Beneath them was the planet Mordeela. Clustered under its shield were a dozen Kotturuh ships. Sheltering from the storm.
But, the Doctor knew, the die was cast.
He still didn’t understand where their ancient science ended and magic began, and perhaps it was best that he didn’t. You could call it an enzymatic retrovirus, a genetic nanovore, or just an ancient curse. Names didn’t matter – sentence was passed and there was no stopping it. Like Fallomax, the Kotturuh would have to try and outrun it as best they could.
‘More Kotturuh ships are approaching,’ said Brian.
Tension spread across the bridge. The creatures’ name was still to be feared. Weapons were manned, and the ship bucked beneath him as the systems powered up. The Doctor gave himself just a moment to appreciate the outré and ornate nature of so much technology here in the Dark Times: if they could have carved a spaceship out of marble and run its engines on coal, then doubtless they would have.
‘Here they come,’ Brian said, as the screen began to fill with dark, glittering craft of flexible glass and metal, undulating like creatures dredged from deepest, darkest seas. More and more of the weird ships appeared, flexing and spreading, trailing eerie tendrils in an intimidating display.
‘I thought they’d open fire at once,’ Brian admitted.
‘They want us blocked in first,’ the Doctor said calmly. ‘No way for us to run.’
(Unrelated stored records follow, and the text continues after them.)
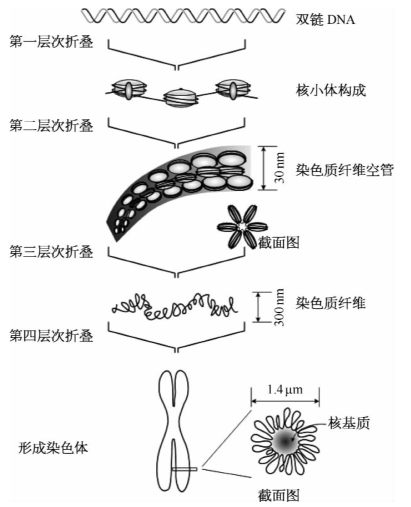 双链 DNA

第一层次折叠

核小体构成

第二层次折叠

30 nm

染色质纤维空管

截面图

第三层次折叠

300 nm

染色质纤维

第四层次折叠

1.4 μm

核基质

形成染色体

截面图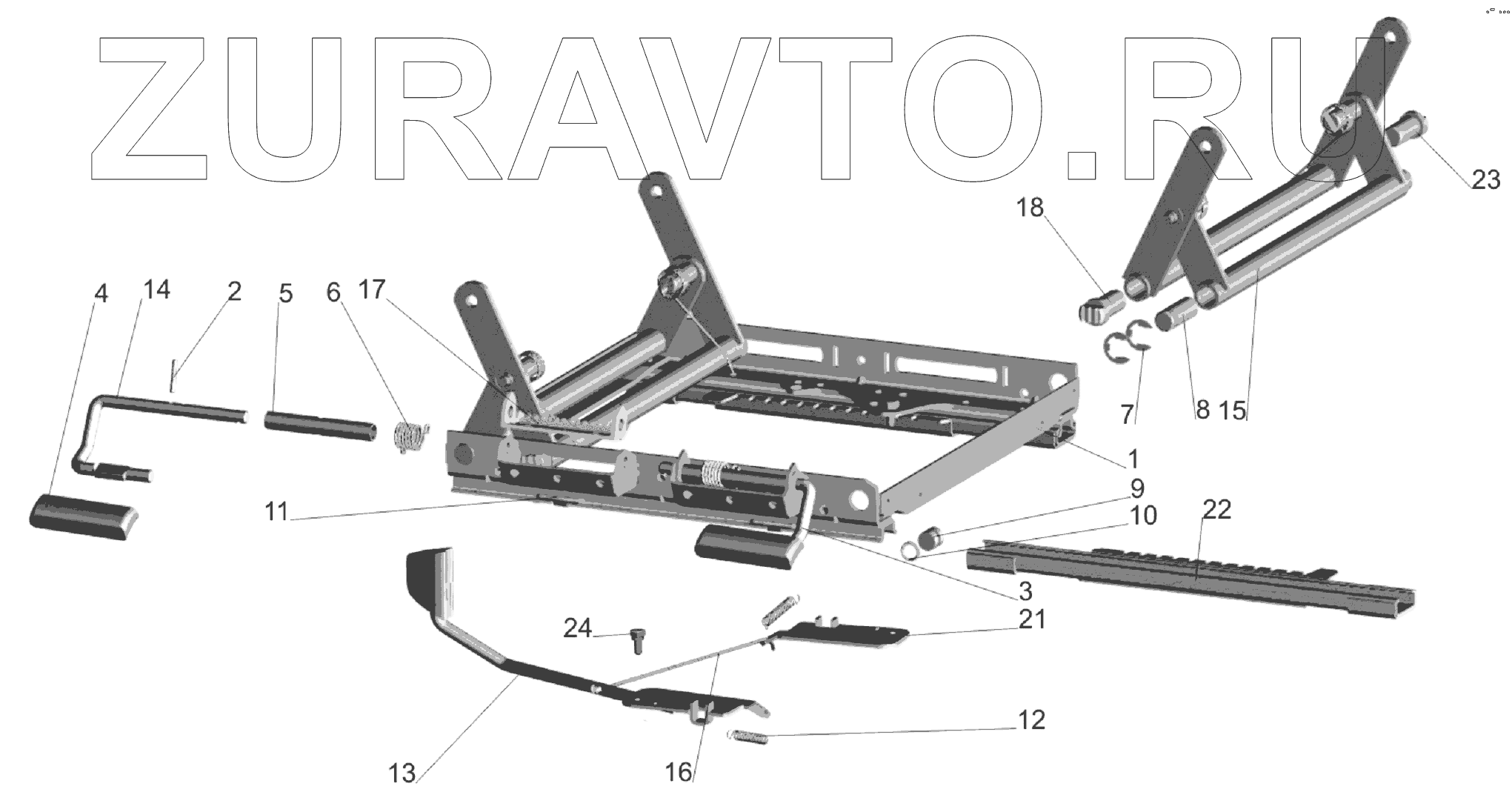 ZURAVTO.RU

23
18
4
14
2
5
6
17
7
8
15
1
9
10
22
11
3
21
24
12
13
16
‘The entire fleet could be destroyed!’
‘No,’ the Doctor said. ‘I don’t think they care about the fleet. They just want to get past us and under the protective shield. Maybe it’ll save them.’
‘Will it?’
The Doctor crossed to a control panel, and inserted some of the crystals into a device. ‘Brian,’ he said, ‘I’m going to bore you about Mordeela.’
‘Please do.’
‘These crystals –’ he slotted a few more crystals inside the machine, with the intensity of a child at the penny arcade – ‘can reflect whatever energy the Kotturuh have channelled down on Mordeela back in on itself. The Kotturuh may be history’s problem now, but if all that weaponised energy they draw upon still exists …’ Three more crystals went inside. ‘I owe it to the future to seal off their power source so no other race with a death wish can pick up where they left off.’